-- Data listing start --

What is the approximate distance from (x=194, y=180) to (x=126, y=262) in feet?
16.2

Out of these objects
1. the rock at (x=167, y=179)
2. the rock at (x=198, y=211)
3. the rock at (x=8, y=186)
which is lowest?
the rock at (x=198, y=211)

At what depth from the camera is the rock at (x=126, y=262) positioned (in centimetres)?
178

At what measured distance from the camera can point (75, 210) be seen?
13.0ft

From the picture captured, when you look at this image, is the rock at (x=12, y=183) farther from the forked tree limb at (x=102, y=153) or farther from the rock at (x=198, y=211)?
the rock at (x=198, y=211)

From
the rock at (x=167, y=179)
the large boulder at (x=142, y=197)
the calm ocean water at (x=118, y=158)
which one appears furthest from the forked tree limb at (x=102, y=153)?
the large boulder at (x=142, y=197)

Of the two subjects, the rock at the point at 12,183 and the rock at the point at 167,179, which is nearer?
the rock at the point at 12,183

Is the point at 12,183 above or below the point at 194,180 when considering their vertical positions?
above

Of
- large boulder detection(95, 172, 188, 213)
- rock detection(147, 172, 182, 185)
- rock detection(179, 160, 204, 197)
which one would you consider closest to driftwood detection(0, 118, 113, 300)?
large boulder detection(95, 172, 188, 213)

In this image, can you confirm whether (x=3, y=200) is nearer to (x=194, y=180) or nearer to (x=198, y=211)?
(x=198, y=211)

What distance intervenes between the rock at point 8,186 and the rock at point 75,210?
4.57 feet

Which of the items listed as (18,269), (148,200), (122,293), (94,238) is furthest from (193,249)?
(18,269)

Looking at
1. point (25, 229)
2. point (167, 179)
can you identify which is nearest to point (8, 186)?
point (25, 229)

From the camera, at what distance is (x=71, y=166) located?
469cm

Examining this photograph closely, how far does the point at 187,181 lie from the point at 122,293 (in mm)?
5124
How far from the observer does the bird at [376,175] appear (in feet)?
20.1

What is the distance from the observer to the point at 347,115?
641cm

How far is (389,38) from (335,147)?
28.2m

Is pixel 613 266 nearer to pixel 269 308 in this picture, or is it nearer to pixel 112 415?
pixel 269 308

-- Data listing end --

Return every one of the rows above word for word, with the same wording, numbers, and line breaks.

Output of the exercise:
What is the approximate distance from (x=194, y=180) to (x=126, y=262) in feet?
16.2

Out of these objects
1. the rock at (x=167, y=179)
2. the rock at (x=198, y=211)
3. the rock at (x=8, y=186)
which is lowest?
the rock at (x=198, y=211)

At what depth from the camera is the rock at (x=126, y=262) positioned (in centimetres)?
178

At what measured distance from the camera can point (75, 210) be seen?
13.0ft

From the picture captured, when you look at this image, is the rock at (x=12, y=183) farther from the forked tree limb at (x=102, y=153) or farther from the rock at (x=198, y=211)?
the rock at (x=198, y=211)

From
the rock at (x=167, y=179)
the large boulder at (x=142, y=197)
the calm ocean water at (x=118, y=158)
which one appears furthest from the forked tree limb at (x=102, y=153)?
the large boulder at (x=142, y=197)

Of the two subjects, the rock at the point at 12,183 and the rock at the point at 167,179, which is nearer?
the rock at the point at 12,183

Is the point at 12,183 above or below the point at 194,180 when considering their vertical positions?
above

Of
- large boulder detection(95, 172, 188, 213)
- rock detection(147, 172, 182, 185)
- rock detection(179, 160, 204, 197)
which one would you consider closest to driftwood detection(0, 118, 113, 300)?
large boulder detection(95, 172, 188, 213)

In this image, can you confirm whether (x=3, y=200) is nearer to (x=194, y=180) or nearer to (x=198, y=211)?
(x=198, y=211)

What distance intervenes between the rock at point 8,186 and the rock at point 75,210?
4.57 feet

Which of the items listed as (18,269), (148,200), (122,293), (94,238) is furthest from (193,249)?
(18,269)

Looking at
1. point (25, 229)
2. point (167, 179)
can you identify which is nearest to point (8, 186)?
point (25, 229)

From the camera, at what distance is (x=71, y=166) located?
469cm

Examining this photograph closely, how far does the point at 187,181 lie from the point at 122,293 (in mm)?
5124
How far from the observer does the bird at [376,175] appear (in feet)?
20.1

What is the distance from the observer to the point at 347,115?
641cm

How far is (389,38) from (335,147)?
28.2m

Is pixel 613 266 nearer to pixel 269 308 in this picture, or is it nearer to pixel 112 415?
pixel 269 308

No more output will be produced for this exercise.